* [DATASET ROWS]:
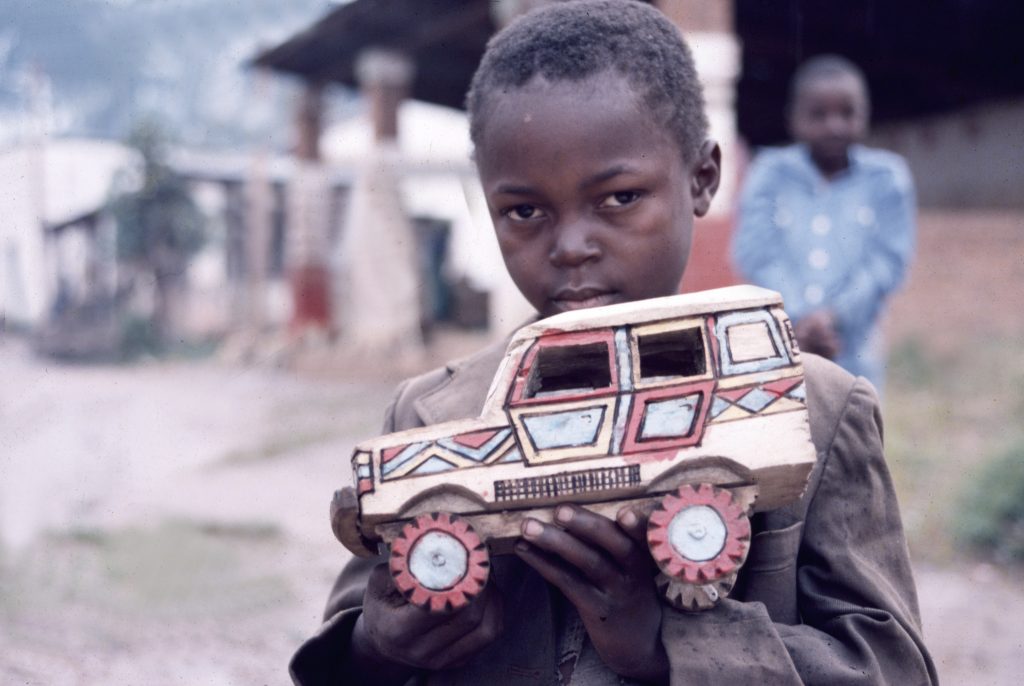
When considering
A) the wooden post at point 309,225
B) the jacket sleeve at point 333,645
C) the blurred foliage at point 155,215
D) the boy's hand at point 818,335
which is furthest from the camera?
the blurred foliage at point 155,215

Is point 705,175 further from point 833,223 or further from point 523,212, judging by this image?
point 833,223

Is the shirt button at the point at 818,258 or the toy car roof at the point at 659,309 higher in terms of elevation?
the shirt button at the point at 818,258

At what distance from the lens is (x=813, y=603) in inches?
57.2

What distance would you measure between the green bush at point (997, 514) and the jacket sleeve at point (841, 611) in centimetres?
495

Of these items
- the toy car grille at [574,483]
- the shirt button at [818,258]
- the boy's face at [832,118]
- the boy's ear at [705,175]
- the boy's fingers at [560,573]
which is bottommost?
the boy's fingers at [560,573]

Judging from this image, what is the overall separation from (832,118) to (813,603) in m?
3.19

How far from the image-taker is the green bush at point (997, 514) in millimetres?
5754

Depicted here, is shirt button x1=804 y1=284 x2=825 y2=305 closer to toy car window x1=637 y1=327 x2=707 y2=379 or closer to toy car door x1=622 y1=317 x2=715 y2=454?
toy car window x1=637 y1=327 x2=707 y2=379

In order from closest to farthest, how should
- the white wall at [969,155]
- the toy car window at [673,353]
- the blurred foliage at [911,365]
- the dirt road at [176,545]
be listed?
the toy car window at [673,353] < the dirt road at [176,545] < the blurred foliage at [911,365] < the white wall at [969,155]

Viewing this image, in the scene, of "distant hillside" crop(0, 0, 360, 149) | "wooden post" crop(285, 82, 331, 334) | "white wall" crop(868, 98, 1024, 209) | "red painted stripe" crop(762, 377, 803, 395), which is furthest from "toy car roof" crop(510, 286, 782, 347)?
"wooden post" crop(285, 82, 331, 334)

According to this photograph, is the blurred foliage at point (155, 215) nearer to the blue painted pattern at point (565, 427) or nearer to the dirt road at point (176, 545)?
the dirt road at point (176, 545)

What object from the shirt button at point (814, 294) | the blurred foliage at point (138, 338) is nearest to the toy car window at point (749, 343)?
the shirt button at point (814, 294)

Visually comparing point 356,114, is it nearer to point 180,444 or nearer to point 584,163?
point 180,444

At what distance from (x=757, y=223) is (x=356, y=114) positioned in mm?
22777
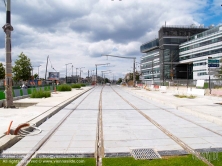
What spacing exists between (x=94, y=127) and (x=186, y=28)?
132825 mm

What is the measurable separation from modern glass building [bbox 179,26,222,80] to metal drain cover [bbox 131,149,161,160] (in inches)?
3802

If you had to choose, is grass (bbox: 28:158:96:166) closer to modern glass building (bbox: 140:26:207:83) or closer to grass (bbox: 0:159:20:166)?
grass (bbox: 0:159:20:166)

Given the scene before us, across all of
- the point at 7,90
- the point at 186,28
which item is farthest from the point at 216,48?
the point at 7,90

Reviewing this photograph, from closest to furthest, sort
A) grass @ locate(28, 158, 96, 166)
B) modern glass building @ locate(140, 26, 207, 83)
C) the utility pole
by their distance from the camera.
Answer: grass @ locate(28, 158, 96, 166), the utility pole, modern glass building @ locate(140, 26, 207, 83)

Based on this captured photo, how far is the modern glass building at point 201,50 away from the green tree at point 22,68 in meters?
66.5

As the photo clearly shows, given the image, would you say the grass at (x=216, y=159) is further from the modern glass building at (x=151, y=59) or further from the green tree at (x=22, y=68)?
the modern glass building at (x=151, y=59)

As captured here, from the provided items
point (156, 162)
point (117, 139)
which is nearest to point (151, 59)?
point (117, 139)

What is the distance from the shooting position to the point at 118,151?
6262 millimetres

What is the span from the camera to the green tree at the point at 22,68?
2334 inches

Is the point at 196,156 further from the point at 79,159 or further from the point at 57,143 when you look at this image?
the point at 57,143

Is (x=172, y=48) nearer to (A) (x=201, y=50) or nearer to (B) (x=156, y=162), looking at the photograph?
(A) (x=201, y=50)

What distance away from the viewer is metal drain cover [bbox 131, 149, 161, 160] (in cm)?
578

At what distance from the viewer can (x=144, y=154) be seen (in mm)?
5996

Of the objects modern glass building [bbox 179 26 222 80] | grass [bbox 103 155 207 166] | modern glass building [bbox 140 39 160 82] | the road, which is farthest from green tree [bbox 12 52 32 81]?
A: modern glass building [bbox 140 39 160 82]
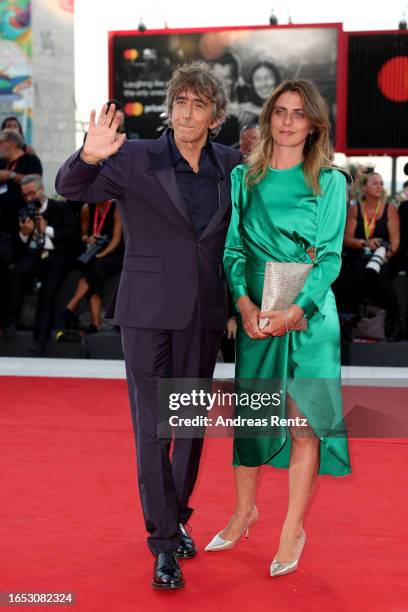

* [GIVEN PROBLEM]: Copy the records word for word from the line containing "Of the objects" through the end of the records, including both of those lines. Leave the pictures out.

* [EXERCISE RESPONSE]:
Of the objects modern glass building [bbox 179 26 222 80] | grass [bbox 103 155 207 166] | modern glass building [bbox 140 39 160 82] | the road, which is farthest from green tree [bbox 12 52 32 81]?
A: modern glass building [bbox 140 39 160 82]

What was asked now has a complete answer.